Stated exercise — Turn the rows below into a numbered list, leaving out every blank line.

Rows on spatial positioning
==*==
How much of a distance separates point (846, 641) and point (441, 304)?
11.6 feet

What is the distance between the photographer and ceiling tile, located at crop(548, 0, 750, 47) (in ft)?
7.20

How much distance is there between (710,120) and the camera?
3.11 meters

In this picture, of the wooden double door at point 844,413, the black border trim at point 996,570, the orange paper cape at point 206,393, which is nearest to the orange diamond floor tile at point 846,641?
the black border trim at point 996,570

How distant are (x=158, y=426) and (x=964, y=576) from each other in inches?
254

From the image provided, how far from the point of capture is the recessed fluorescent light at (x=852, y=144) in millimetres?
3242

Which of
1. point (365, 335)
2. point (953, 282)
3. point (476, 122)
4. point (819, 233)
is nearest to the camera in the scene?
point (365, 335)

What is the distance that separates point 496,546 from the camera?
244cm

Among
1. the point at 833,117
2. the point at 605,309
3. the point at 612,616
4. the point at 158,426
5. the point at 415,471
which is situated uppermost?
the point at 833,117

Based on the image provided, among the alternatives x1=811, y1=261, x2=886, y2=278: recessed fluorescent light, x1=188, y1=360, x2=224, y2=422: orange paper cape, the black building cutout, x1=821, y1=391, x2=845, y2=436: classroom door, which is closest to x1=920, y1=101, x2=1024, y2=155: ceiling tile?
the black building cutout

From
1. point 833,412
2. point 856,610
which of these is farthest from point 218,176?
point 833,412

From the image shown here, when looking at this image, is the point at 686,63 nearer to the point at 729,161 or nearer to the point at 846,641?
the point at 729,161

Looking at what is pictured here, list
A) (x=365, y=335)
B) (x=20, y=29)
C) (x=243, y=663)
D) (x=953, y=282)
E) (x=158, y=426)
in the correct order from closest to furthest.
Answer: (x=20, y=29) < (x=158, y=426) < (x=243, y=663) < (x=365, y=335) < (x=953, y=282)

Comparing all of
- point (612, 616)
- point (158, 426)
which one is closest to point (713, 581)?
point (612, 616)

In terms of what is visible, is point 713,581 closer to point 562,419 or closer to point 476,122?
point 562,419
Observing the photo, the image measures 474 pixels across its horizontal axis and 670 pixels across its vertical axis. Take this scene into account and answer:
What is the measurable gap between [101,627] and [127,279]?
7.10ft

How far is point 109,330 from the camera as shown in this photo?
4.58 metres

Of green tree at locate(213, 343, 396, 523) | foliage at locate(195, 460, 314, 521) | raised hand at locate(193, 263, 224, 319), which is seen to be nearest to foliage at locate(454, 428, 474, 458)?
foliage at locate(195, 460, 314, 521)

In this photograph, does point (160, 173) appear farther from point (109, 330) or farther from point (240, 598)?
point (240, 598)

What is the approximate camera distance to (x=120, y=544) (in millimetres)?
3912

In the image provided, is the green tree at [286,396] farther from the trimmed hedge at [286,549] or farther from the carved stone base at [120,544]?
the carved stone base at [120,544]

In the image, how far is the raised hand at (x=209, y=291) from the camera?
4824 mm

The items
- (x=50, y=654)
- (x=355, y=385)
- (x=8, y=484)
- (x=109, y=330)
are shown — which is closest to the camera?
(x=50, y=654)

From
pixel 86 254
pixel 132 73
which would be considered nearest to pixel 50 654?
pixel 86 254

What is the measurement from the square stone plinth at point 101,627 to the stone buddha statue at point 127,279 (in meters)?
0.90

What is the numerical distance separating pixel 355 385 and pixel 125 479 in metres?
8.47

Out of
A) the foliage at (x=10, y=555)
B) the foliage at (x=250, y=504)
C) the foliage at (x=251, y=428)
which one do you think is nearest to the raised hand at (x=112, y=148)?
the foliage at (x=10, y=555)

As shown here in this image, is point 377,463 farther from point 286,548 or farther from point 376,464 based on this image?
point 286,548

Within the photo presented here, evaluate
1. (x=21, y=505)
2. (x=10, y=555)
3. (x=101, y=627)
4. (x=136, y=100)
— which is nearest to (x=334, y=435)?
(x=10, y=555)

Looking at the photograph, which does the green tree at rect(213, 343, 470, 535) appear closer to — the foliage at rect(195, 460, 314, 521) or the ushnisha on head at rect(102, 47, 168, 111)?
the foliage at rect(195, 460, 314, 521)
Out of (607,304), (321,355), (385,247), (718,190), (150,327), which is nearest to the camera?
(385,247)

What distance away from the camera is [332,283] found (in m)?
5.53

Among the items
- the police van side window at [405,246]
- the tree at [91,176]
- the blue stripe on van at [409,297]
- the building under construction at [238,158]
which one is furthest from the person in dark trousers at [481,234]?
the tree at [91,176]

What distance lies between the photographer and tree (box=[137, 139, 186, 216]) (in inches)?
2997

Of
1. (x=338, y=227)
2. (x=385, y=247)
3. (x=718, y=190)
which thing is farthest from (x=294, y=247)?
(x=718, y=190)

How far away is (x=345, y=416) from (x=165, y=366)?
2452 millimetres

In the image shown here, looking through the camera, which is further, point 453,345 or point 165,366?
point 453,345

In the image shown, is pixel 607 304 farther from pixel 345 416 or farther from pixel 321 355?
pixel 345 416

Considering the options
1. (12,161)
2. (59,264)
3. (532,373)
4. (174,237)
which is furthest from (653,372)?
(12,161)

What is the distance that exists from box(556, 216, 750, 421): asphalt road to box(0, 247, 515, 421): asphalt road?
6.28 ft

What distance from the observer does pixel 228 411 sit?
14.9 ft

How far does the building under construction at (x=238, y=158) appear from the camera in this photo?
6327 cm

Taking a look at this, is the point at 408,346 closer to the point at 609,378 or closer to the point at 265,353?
==*==
The answer —
1. How much of a distance separates point (846, 641) and point (441, 304)?
2. 11.6 feet
3. What is the distance between the photographer and ceiling tile, located at crop(548, 0, 750, 47) (in ft)?
4. 7.20
5. How much distance is there between (710,120) and the camera?
6. 3.11 meters
7. In this picture, of the wooden double door at point 844,413, the black border trim at point 996,570, the orange paper cape at point 206,393, which is nearest to the orange diamond floor tile at point 846,641?
8. the black border trim at point 996,570
9. How distant are (x=158, y=426) and (x=964, y=576) from each other in inches?
10. 254
11. From the image provided, how far from the point of capture is the recessed fluorescent light at (x=852, y=144) in millimetres?
12. 3242
13. Which of
14. 1. point (365, 335)
15. 2. point (953, 282)
16. 3. point (476, 122)
17. 4. point (819, 233)
18. is nearest to the camera in the scene?
19. point (365, 335)
20. What is the distance that separates point 496,546 from the camera?
21. 244cm
22. Among
23. 1. the point at 833,117
24. 2. the point at 605,309
25. 3. the point at 612,616
26. 4. the point at 158,426
27. 5. the point at 415,471
28. which is situated uppermost?
29. the point at 833,117
30. Based on the image provided, among the alternatives x1=811, y1=261, x2=886, y2=278: recessed fluorescent light, x1=188, y1=360, x2=224, y2=422: orange paper cape, the black building cutout, x1=821, y1=391, x2=845, y2=436: classroom door, which is closest to x1=920, y1=101, x2=1024, y2=155: ceiling tile?
31. the black building cutout
32. From
33. 1. point 833,412
34. 2. point 856,610
35. which of these is farthest from point 218,176?
36. point 833,412
37. From the image shown here, when looking at this image, is the point at 686,63 nearer to the point at 729,161 or nearer to the point at 846,641?
38. the point at 729,161
39. Looking at what is pictured here, list
40. A) (x=365, y=335)
41. B) (x=20, y=29)
42. C) (x=243, y=663)
43. D) (x=953, y=282)
44. E) (x=158, y=426)
45. in the correct order from closest to furthest.
46. Answer: (x=20, y=29) < (x=158, y=426) < (x=243, y=663) < (x=365, y=335) < (x=953, y=282)
47. Comparing all of
48. - point (612, 616)
49. - point (158, 426)
50. which one is closest to point (713, 581)?
51. point (612, 616)
52. In terms of what is visible, is point 713,581 closer to point 562,419 or closer to point 476,122?
53. point 562,419
54. Observing the photo, the image measures 474 pixels across its horizontal axis and 670 pixels across its vertical axis. Take this scene into account and answer:
55. What is the measurable gap between [101,627] and [127,279]?
56. 7.10ft
57. How far is point 109,330 from the camera as shown in this photo?
58. 4.58 metres
59. Of green tree at locate(213, 343, 396, 523) | foliage at locate(195, 460, 314, 521) | raised hand at locate(193, 263, 224, 319), which is seen to be nearest to foliage at locate(454, 428, 474, 458)?
60. foliage at locate(195, 460, 314, 521)
61. In this photograph, does point (160, 173) appear farther from point (109, 330) or farther from point (240, 598)?
62. point (240, 598)
63. What is the approximate camera distance to (x=120, y=544) (in millimetres)?
64. 3912
65. In the image provided, is the green tree at [286,396] farther from the trimmed hedge at [286,549] or farther from the carved stone base at [120,544]?
66. the carved stone base at [120,544]
67. In the image, how far is the raised hand at (x=209, y=291) from the camera?
68. 4824 mm
69. The items
70. - (x=50, y=654)
71. - (x=355, y=385)
72. - (x=8, y=484)
73. - (x=109, y=330)
74. are shown — which is closest to the camera?
75. (x=50, y=654)
76. From
77. pixel 86 254
78. pixel 132 73
79. which would be considered nearest to pixel 50 654?
80. pixel 86 254
81. What is the measurement from the square stone plinth at point 101,627 to the stone buddha statue at point 127,279 (in meters)?
82. 0.90
83. What is the numerical distance separating pixel 355 385 and pixel 125 479 in metres?
84. 8.47
85. Out of
86. A) the foliage at (x=10, y=555)
87. B) the foliage at (x=250, y=504)
88. C) the foliage at (x=251, y=428)
89. which one do you think is nearest to the raised hand at (x=112, y=148)?
90. the foliage at (x=10, y=555)
91. As shown here in this image, is point 377,463 farther from point 286,548 or farther from point 376,464 based on this image?
92. point 286,548
93. Within the photo presented here, evaluate
94. 1. (x=21, y=505)
95. 2. (x=10, y=555)
96. 3. (x=101, y=627)
97. 4. (x=136, y=100)
98. — which is nearest to (x=334, y=435)?
99. (x=10, y=555)
100. Looking at the photograph, which does the green tree at rect(213, 343, 470, 535) appear closer to — the foliage at rect(195, 460, 314, 521) or the ushnisha on head at rect(102, 47, 168, 111)?
101. the foliage at rect(195, 460, 314, 521)
102. Out of (607,304), (321,355), (385,247), (718,190), (150,327), which is nearest to the camera?
103. (385,247)
104. What distance away from the camera is [332,283] found (in m)?
105. 5.53
106. Among the items
107. - the police van side window at [405,246]
108. - the tree at [91,176]
109. - the blue stripe on van at [409,297]
110. - the building under construction at [238,158]
111. which one is furthest from the person in dark trousers at [481,234]?
112. the tree at [91,176]
113. What distance lies between the photographer and tree (box=[137, 139, 186, 216]) (in inches)?
114. 2997
115. Of
116. 1. (x=338, y=227)
117. 2. (x=385, y=247)
118. 3. (x=718, y=190)
119. which thing is farthest from (x=294, y=247)?
120. (x=718, y=190)
121. How far away is (x=345, y=416) from (x=165, y=366)?
122. 2452 millimetres
123. In the image shown here, looking through the camera, which is further, point 453,345 or point 165,366?
124. point 453,345
125. In the image shown, is pixel 607 304 farther from pixel 345 416 or farther from pixel 321 355?
126. pixel 345 416
127. Considering the options
128. 1. (12,161)
129. 2. (59,264)
130. 3. (532,373)
131. 4. (174,237)
132. which is furthest from (653,372)?
133. (12,161)
134. What is the distance that exists from box(556, 216, 750, 421): asphalt road to box(0, 247, 515, 421): asphalt road?
135. 6.28 ft
136. What distance from the observer does pixel 228 411 sit?
137. 14.9 ft
138. How far does the building under construction at (x=238, y=158) appear from the camera in this photo?
139. 6327 cm
140. Taking a look at this, is the point at 408,346 closer to the point at 609,378 or closer to the point at 265,353?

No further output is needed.